Supplied text:
........

Chiluba and his friends will only support Rupiah if they believe that he will be more lenient on them and will be a lesser enemy of corruption.

But how can people who want to promote and defend Levy’s legacy form a political alliance with his worst enemies, corrupt elements who Levy fought? How can one claim to be committed to the promotion of Levy’s legacy while at the same time form alliances with Levy’s worst enemies – the plunderers?

Anyway, corrupt elements have money and with it you can buy friendship, and in some cases they can purchase weaker souls. To corrupt elements, everything has a price. They deal with everything on a price basis, but honest people don’t.

That’s the way things stand. Let’s speak frankly. We believe it’s much better to speak frankly and let everybody know that we know what’s going on and we don’t like it at all. That’s the truth.

That’s not the way to build a corruption-free society that Levy was trying to establish in our country. This is surely not the way an honest government can be constructed in our country.

These things concern us all, because they are manifestations of corruption on the part of those involved in them, they promote corruption in our country.

........

Supplied information:
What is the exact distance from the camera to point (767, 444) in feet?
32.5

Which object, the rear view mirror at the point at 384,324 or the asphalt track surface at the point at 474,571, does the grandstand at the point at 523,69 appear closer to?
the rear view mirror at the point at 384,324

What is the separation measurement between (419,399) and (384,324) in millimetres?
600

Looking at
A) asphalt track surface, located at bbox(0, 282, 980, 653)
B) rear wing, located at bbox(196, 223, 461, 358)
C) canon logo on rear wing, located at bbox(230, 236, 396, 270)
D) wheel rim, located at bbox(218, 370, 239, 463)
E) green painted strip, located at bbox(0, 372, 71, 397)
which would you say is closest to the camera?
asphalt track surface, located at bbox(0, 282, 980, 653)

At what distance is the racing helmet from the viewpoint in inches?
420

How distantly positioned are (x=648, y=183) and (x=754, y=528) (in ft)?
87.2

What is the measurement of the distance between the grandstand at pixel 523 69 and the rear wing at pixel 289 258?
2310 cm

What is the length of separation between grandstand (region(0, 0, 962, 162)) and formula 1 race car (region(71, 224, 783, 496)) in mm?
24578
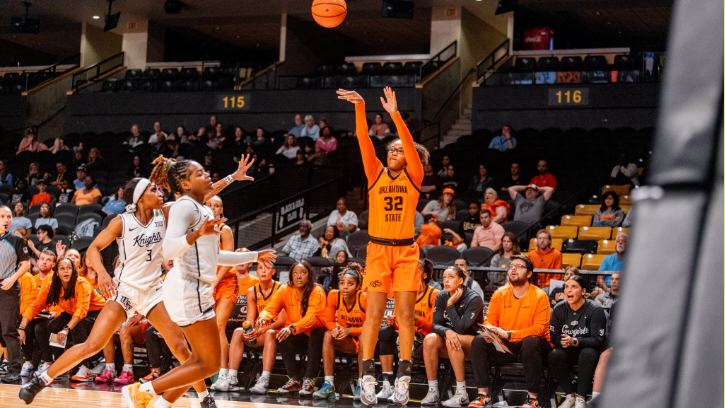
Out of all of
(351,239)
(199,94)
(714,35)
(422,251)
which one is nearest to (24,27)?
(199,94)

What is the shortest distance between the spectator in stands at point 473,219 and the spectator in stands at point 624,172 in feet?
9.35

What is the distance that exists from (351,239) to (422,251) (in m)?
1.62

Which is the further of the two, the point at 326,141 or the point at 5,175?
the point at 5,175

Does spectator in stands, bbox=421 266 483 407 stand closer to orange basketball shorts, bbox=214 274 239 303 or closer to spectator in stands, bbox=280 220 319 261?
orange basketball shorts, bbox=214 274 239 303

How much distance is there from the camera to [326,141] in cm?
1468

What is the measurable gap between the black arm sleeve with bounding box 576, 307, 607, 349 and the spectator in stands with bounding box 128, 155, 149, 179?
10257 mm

........

Problems to solve:
a) Duplicate the stretch of the commentary on Levy's legacy from "That’s not the" through "constructed in our country.".
b) Answer these questions from the commentary on Levy's legacy:
(i) Whom will Chiluba and his friends support only if they believe he will be more lenient on them?
(ii) What do corrupt elements use their money to buy?
(iii) What kind of society was Levy trying to establish?

Responses in order:
a)
That’s not the way to build a corruption-free society that Levy was trying to establish in our country. This is surely not the way an honest government can be constructed in our country.

b)
(i) Rupiah.
(ii) Friendship, and in some cases weaker souls.
(iii) A corruption-free society.